Dam backers seek $11M more from state

Angus M. Thuermer Jr

Water developers are seeking nearly $11 million more from state coffers to raise a dam in Big Horn County while absolving irrigators of any additional costs for the $88.9 million project.
The Legislature’s Select Water Committee on Wednesday recommended the state appropriate an additional $10.8 million for the Upper Leavitt Reservoir expansion, plus another $20 million for a dam-construction contingency fund.
The cost for raising the height of the Upper Leavitt Reservoir embankment is now budgeted at $88.9 million — more than double the $39.8 million price estimated in 2015. The Select Water Committee will seek that increase in the 2024 legislative budget session that begins Feb. 12.
The committee rejected a suggestion that irrigators also pony up more money.
The enlarged reservoir would belong to and serve the Shell Irrigation District, increasing storage 10 times to 6,604 acre feet. The 1,800-foot-long dam would be 96 feet high, and the state would pay for more than 98% of its cost.
In addition to the nearly $11 million appropriation, the committee added another $20 million to a dam construction contingency fund to cover unexpected Leavitt costs and those for the Middle Piney Dam, a Sublette County project that’s being constructed on a landslide.
Wyoming Water Development Office Director Jason Mead said Shell irrigators in 2015 set a limit on their contributions.
“The affordability and willingness to pay of the sponsor is based on a $25 per acre-foot cost assessment to their users, and we’ve tried to stick to that,” he told the committee.
Soaring inflation,
higher costs
“Unprecedented inflation and higher-than-expected construction costs” contributed to the project’s increase, Mead told the committee in a report. The irrigation district in Big Horn County would own and maintain the structure.
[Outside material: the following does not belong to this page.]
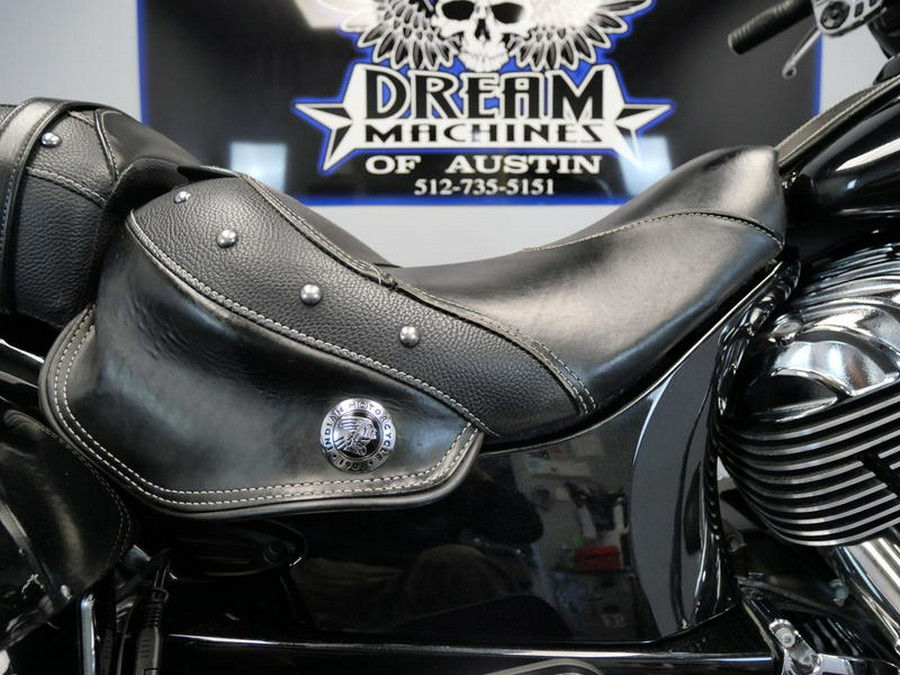 2017 Indian Motorcycle® Chieftain® Thunder Black Pearl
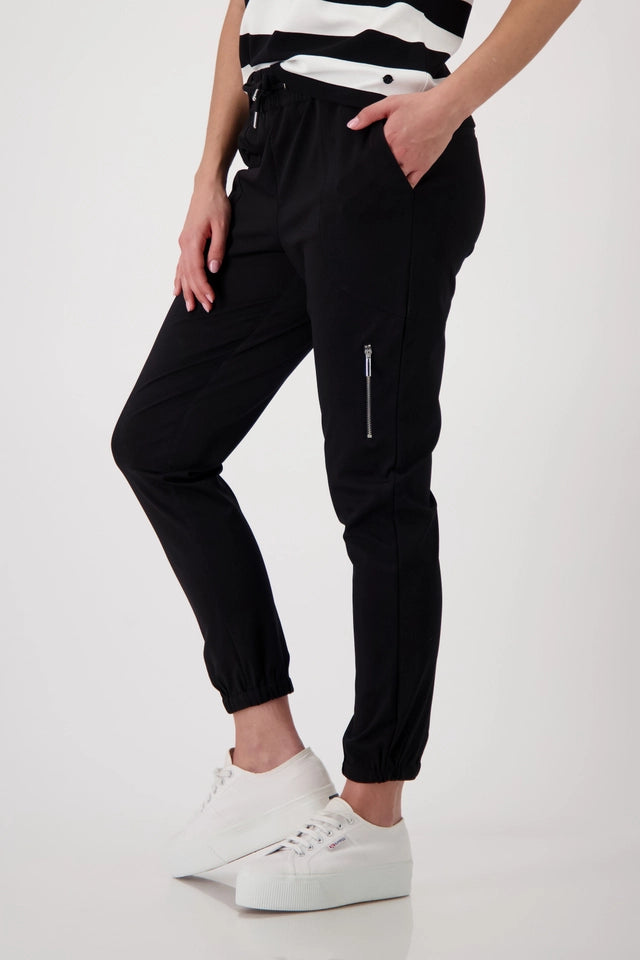 Black Joggers With Zip Pocket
The higher dam would create a pool covering 194 acres and provide late-season irrigation to some of the 13,143 acres of agricultural land nearby. It would create 34 new acres of wetlands, according to proponents.
Committee co-chair Sen. Cheri Steinmetz (R-Lingle) said the request for state money “is a pretty big ask.
“Have you talked about a little bit more of the burden shifting toward the [irrigation] district — at least some of it — because it’s a lot of money?” she asked.
Mead said polling of irrigators almost a decade ago indicated they were willing to assess only so much.
“That’s how they came up with the $25 per acre-foot,” he said. “They would have to go back to the drawing board to figure out ‘would everybody be willing to … pay an assessment of $30 or $35.’”
He explained the arrangement in an email to WyoFile after the meeting. “The Shell Valley [Watershed Improvement District] offered shares to their members,” he wrote. “Each share is 1 acre-foot. The shareholder would be required to pay into the District each year that $25/AF, regardless of whether they use their water in a given year or not.”
Mead told committee members irrigation district representatives were present to answer questions, but committee members shifted the subject to the water rights in the reservoir’s designated conservation pool. Shell irrigators were never called to answer Steinmetz’s query.
Because the state will pay for so much of the project, committee members asked whether Wyoming should own the dam and reservoir to ensure the state investment is properly maintained. Mead said the irrigation district would likely be responsible.
“It’s a high-hazard structure, and if they don’t maintain it, then it’s their liability if something goes wrong,” he told the committee. “So that’s a pretty good incentive, in my opinion, to keep it operating and maintained to the best of their ability.”